Extract

However, $\phi_{G}(r)\, \ll \, \phi_{SC}(r),\, \phi_{GRB}(r)$ in the 
 vicinity of GRB. Thus, 
$\phi(r)\, \simeq \, \phi_{SC}(r)+\phi_{GRB}(r)$. If the neutrino 
production region  $r_{p}$ is  ${\buildrel < \over {_{\sim}}} 10^{13}$ cm then
at $r\, \sim \, r_{p}$, 
 we have $\phi_{GRB}(r)\, >\, \phi_{SC}(r)$. At $r\, \sim \,
6\times 10^{13}$ cm, $\phi_{GRB}(r)\, \sim \, \phi_{SC}(r)$ and for 
$r\,  {\buildrel > \over {_{\sim}}}\, 10^{14}$ cm, $\phi_{GRB}(r)\, <\,
\phi_{SC}(r)$. If the supercluster is a fake object then $\phi(r)\, \simeq \,
\phi_{GRB}(r)$. 
 Here we assume the smallness of the effect of $\phi (r)$ due to an 
 Active Galactic Nucleus (AGN), if any, nearby to GRB. 


The possibility
of vanishing gravity and vacuum mixing angle in Eq. (\ref{deltaH}) allows us 
 to identify the
range of $\Delta f$ relevant for the neutrino magnetic moment effects 
only. Latter in this Sect., we briefly comment on the ranges of relevant 
 neutrino mixing  parameters 
for non vanishing gravity mixing angle with vanishing 
 neutrino magnetic moment.

(Stored items)

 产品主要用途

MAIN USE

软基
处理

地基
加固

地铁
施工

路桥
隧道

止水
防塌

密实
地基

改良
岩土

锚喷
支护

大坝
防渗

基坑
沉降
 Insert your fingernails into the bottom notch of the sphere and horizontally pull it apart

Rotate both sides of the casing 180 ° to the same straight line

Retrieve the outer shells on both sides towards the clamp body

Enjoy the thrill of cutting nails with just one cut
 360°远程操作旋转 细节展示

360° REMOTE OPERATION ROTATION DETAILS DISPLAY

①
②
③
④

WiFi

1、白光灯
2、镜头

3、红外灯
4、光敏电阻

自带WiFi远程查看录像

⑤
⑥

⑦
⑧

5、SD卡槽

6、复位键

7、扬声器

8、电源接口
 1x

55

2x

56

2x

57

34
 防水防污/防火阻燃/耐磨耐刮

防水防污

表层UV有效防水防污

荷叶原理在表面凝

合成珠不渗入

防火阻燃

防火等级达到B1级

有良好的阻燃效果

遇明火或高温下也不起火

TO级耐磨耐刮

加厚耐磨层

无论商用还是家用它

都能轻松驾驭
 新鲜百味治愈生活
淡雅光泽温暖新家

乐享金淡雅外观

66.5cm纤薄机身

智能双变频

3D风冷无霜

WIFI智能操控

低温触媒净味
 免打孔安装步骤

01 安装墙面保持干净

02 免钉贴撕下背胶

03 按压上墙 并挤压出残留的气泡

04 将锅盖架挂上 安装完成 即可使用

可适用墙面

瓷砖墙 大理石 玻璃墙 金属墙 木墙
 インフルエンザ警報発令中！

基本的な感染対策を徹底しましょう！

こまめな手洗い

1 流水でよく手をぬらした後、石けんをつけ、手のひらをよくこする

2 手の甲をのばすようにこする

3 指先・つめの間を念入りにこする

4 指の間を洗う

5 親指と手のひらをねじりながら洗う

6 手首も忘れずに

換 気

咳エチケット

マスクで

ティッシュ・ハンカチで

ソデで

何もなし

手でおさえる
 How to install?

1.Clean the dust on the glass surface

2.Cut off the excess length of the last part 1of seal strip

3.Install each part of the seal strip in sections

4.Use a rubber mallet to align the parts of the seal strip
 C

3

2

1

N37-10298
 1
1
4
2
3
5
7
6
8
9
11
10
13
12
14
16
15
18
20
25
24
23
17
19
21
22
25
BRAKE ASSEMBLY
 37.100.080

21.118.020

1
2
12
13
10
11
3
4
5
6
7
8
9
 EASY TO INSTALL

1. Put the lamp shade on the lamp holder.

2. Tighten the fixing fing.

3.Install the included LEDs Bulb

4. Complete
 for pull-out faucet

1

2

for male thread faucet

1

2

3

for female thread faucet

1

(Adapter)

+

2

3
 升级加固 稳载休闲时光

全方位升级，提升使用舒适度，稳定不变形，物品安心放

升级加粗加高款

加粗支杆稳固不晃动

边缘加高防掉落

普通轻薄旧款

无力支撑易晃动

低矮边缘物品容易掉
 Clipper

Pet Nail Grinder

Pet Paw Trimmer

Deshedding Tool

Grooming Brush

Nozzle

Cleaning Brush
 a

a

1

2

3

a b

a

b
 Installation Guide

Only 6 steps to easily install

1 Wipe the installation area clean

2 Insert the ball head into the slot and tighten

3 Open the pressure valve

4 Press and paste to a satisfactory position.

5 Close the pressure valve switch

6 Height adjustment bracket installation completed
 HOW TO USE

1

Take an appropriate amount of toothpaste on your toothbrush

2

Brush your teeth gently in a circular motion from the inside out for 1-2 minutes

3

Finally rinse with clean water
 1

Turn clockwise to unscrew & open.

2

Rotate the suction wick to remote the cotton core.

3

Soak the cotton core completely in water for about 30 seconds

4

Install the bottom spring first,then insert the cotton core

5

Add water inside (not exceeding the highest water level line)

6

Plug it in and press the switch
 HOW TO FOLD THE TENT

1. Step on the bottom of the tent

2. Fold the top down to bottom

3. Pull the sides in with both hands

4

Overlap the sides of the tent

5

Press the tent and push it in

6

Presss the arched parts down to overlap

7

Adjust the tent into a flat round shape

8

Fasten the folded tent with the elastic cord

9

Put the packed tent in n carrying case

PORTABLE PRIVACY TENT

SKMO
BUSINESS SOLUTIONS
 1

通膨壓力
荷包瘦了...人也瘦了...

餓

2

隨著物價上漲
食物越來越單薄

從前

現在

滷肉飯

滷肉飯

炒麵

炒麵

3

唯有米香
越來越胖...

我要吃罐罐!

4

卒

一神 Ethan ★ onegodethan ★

Activity
Please reproduce the excerpt above on gravitational potentials near the GRB in full, character for character.

Response below
However, $\phi_{G}(r)\, \ll \, \phi_{SC}(r),\, \phi_{GRB}(r)$ in the 
 vicinity of GRB. Thus, 
$\phi(r)\, \simeq \, \phi_{SC}(r)+\phi_{GRB}(r)$. If the neutrino 
production region  $r_{p}$ is  ${\buildrel < \over {_{\sim}}} 10^{13}$ cm then
at $r\, \sim \, r_{p}$, 
 we have $\phi_{GRB}(r)\, >\, \phi_{SC}(r)$. At $r\, \sim \,
6\times 10^{13}$ cm, $\phi_{GRB}(r)\, \sim \, \phi_{SC}(r)$ and for 
$r\,  {\buildrel > \over {_{\sim}}}\, 10^{14}$ cm, $\phi_{GRB}(r)\, <\,
\phi_{SC}(r)$. If the supercluster is a fake object then $\phi(r)\, \simeq \,
\phi_{GRB}(r)$. 
 Here we assume the smallness of the effect of $\phi (r)$ due to an 
 Active Galactic Nucleus (AGN), if any, nearby to GRB. 


The possibility
of vanishing gravity and vacuum mixing angle in Eq. (\ref{deltaH}) allows us 
 to identify the
range of $\Delta f$ relevant for the neutrino magnetic moment effects 
only. Latter in this Sect., we briefly comment on the ranges of relevant 
 neutrino mixing  parameters 
for non vanishing gravity mixing angle with vanishing 
 neutrino magnetic moment.